PROMPT
What is the number of lines in the entries that contain "site"? Reply with that number only.

PROVIDED RECORDS
● ● ● ●

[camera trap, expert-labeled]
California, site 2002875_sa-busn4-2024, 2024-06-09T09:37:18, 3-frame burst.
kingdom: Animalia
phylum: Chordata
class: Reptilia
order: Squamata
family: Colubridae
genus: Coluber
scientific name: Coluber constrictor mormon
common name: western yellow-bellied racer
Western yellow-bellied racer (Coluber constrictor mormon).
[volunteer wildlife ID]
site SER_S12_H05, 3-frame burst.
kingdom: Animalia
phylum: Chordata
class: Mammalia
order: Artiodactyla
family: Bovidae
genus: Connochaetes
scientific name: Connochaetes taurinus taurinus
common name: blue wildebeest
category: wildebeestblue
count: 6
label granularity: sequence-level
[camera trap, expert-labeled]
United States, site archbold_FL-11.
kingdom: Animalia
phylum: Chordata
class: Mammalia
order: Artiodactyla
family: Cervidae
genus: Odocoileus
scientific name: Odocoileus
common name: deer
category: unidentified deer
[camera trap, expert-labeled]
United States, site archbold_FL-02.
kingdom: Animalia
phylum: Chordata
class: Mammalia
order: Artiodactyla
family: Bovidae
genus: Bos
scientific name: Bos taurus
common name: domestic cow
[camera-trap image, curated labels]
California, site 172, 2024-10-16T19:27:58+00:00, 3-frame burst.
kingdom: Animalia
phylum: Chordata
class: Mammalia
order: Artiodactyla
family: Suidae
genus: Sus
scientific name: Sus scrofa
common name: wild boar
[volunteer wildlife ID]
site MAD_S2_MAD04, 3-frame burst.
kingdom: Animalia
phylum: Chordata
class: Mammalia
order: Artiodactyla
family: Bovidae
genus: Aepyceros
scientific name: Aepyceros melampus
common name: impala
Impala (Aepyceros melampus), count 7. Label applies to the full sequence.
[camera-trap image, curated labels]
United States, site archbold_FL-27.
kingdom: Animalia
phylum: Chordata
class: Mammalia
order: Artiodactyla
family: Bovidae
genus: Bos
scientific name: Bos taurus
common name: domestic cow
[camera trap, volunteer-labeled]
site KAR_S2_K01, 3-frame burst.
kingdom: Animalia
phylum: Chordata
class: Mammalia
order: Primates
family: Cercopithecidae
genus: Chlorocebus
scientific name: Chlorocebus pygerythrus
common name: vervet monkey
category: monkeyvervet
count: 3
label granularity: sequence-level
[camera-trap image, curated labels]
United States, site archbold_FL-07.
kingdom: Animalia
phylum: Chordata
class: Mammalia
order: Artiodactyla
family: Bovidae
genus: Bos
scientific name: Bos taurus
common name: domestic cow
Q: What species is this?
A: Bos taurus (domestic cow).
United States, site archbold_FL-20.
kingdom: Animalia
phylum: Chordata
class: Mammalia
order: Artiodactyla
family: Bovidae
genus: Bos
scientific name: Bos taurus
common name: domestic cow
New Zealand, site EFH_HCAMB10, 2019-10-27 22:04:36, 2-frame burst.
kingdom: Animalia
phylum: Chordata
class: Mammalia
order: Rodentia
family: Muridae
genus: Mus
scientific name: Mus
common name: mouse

● ● ● ●

SOLUTION BELOW
11